Es geht nicht darum, sich in schlechtem Licht zu zeigen, sondern Lernerfahrungen zu teilen. Die israelische Kultur ist sehr expressiv und leidenschaftlich. Wir haben Gründer, die ihre tiefen Kämpfe und Frustrationen während des Aufbaus ihres Unternehmens radikal offen teilen. Das gibt anderen Gründern die Erlaubnis, es ihnen gleichzutun – was am Ende sowohl persönlich als auch für das Unternehmen hilfreich ist.

In asiatischen Kulturen, im Baltikum, im DACH-Raum oder in Skandinavien sind Menschen reservierter und risikoaverser. Das ist nicht schlecht – Israelis springen auf jede Idee; manchmal funktioniert es, manchmal nicht. Die Frage ist: Wie viel kann ich teilen, das mir dient, anderen Wert gibt, mir aber nicht schadet?

Wie misst man eigentlich, ob Sichtbarkeit auch Umsatz bringt?

Anders als im Vertrieb, wo Sie 50 Leute ansprechen und zwei Deals abschließen, geht es hier um Signale. Verbinden sich qualitativ relevante Menschen aus Ihrer Zielgruppe mit Ihnen? Merken Sie, dass Investoren Sie schon kennen, bevor Sie den Raum betreten? Sprechen Menschen über Sie? Das nennt man „Dark Social“ – wenn das passiert, funktioniert Ihre Marke.

Ein konkreter Tipp zur Monetarisierung: Vor jedem Meeting werden Sie beobachtet. Posten Sie zwei oder drei Tage vorher etwas, das Fragen oder Einwände beantwortet, die im Gespräch kommen werden. Wenn Investoren an der Skalierbarkeit zweifeln könnten, schreiben Sie über die Skalierbarkeit Ihrer Branche.

Das ist strategische Kommunikation pur…

Genau. Wenn Sie sich auf ein Meeting vorbereiten, gehört ein LinkedIn-Post auf die To-do-Liste. Sichtbarkeit ist kein Privileg, sondern ein Business-Tool, eine Infrastruktur.

Wie viel Zeit sollte ein Gründer investieren?

Mit KI ist das heute leichter. Erstellen Sie ein Projekt in ChatGPT oder Claude, füttern Sie es mit Ihrer Marke, Werten, Botschaften, kopieren Sie E-Mails oder Texte hinein. Dann sagen Sie: Ich möchte über die Skalierbarkeit unseres Geschäfts schreiben, hier sind drei Punkte. So entstehen Posts in Ihrer Stimme. Minimum: ein Post pro Woche. Sie können sich 30 Minuten wöchentlich Zeit nehmen oder einmal im Monat ein, zwei Stunden für alle Posts.

LinkedIn ist mit KI-Content geflutet. Sehen wir eine Gegenbewegung hin zu mehr Authentizität?

Es heißt, etwa 80 Prozent der Posts seien KI-generiert – ich denke, es sind mehr.

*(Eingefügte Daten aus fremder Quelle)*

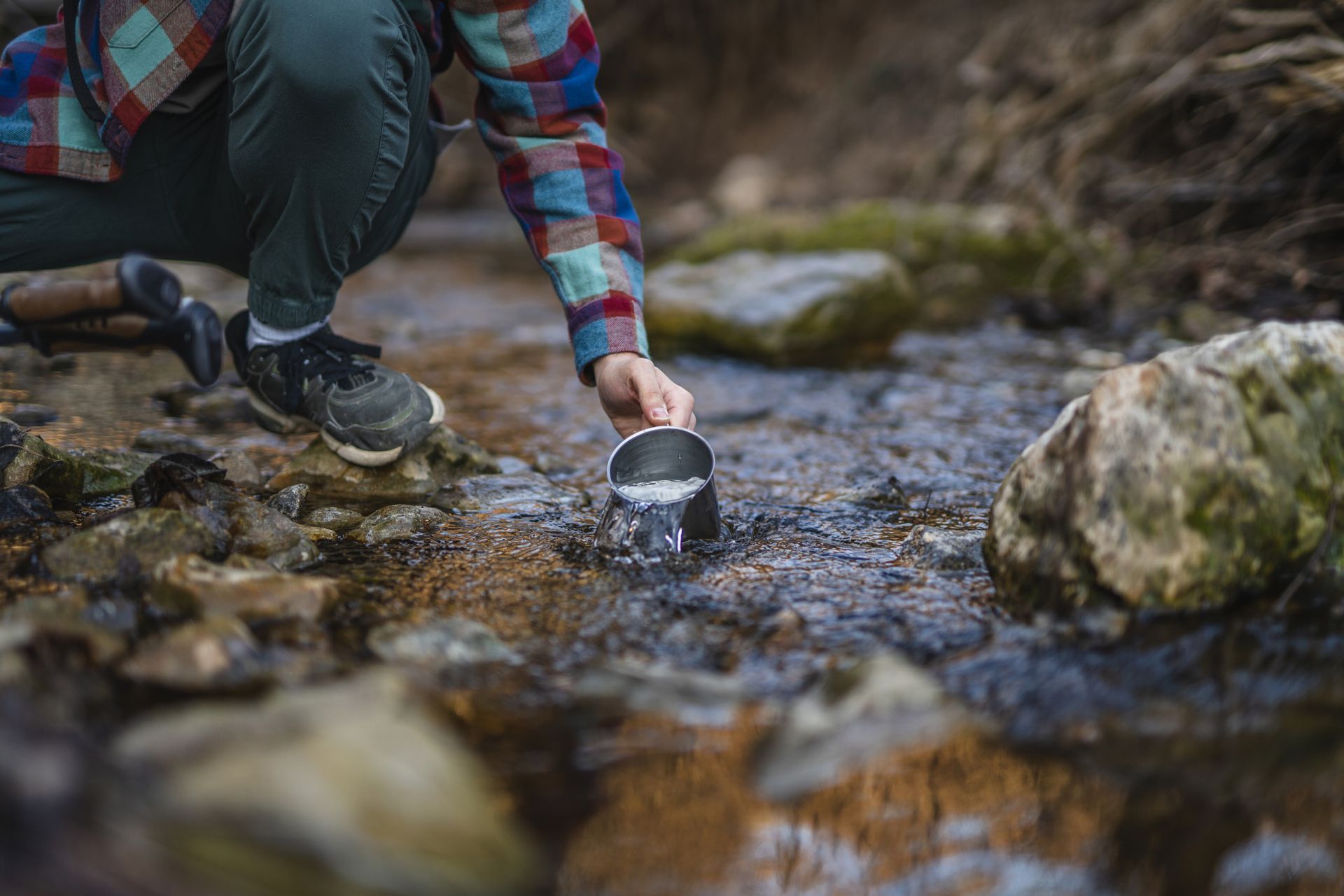 Person kneeling, scooping water from a clear stream with a metal cup in a natural, outdoor setting.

Was Sie vermeiden sollten: den langen Gedankenstrich, den alle KI-Tools lieben; und typische Strukturen wie „Don’t do X, do Y“ oder kurze Sätze mit Punkt am Ende. Ich habe gestern in einem Post einen Tippfehler gefunden und ihn drin gelassen – weil er menschlicher ist. Verwenden Sie keine Wörter, die Sie sonst nie benutzen. KI können Sie trainieren, aber vertrauen Sie ihr nicht zu 100 Prozent.

Welche Trends sehen Sie auf LinkedIn?

Authentizität mit eigenem Stil und visuellen Wiedererkennungsmerkmalen. Und Spezifität: LinkedIn will Sie mit relevanten Menschen vernetzen – fokussieren Sie sich also auf Ihr Fachgebiet.

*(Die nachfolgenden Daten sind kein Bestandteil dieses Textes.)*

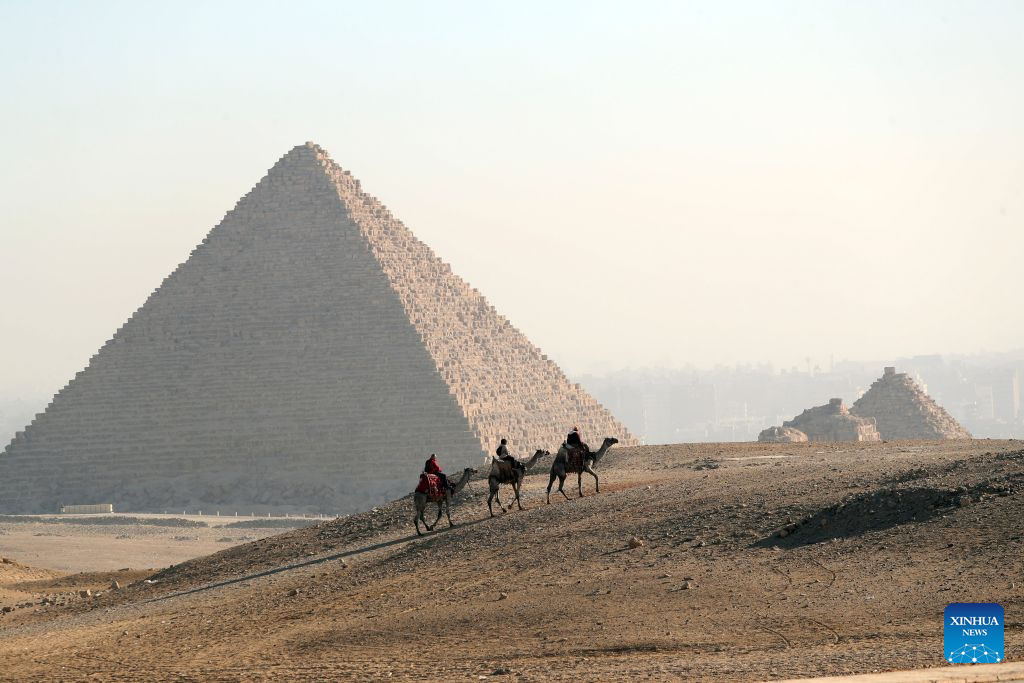 Tourists ride camels at the Pyramids scenic spot in Giza, Egypt, Aug. 16, 2026. (Xinhua/Ahmed Gomaa)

In Österreich gibt es Gründer, die sehr laut auftreten. Birgt das Risiken?

Kulturell, ja. Wenn Sie Wertvolles teilen, das anderen hilft, ist Lautstärke okay. Aber im DACH-Raum kann das Türen schließen. In Israel sind die Menschen wie gesagt von Natur aus lauter und leidenschaftlicher. Heute sehen wir auch einen Shift zu Solopreneuren oder Drei-Personen-Unicorns. Als Solopreneur müssen Sie Ihre Marke draußen haben – das Ziel sind Glaubwürdigkeit und Vertrauen.

Gibt es internationale Vorbilder?

Jensen Huang von Nvidia versteht, dass er das Gesicht des Unternehmens ist. Auf seinem LinkedIn-Profil steht Nvidia und davor ein Job als Tellerwäscher in einem Burgerladen.

Oder Sam Altman: Vor drei Jahren, als die Menschen Angst vor OpenAI hatten, machte er mit seinem Mitgründer eine Welttournee, traf Menschen auf Events. Sie nutzten ihre Founder-Marke, um Botschaften zu transportieren und Vertrauen aufzubauen.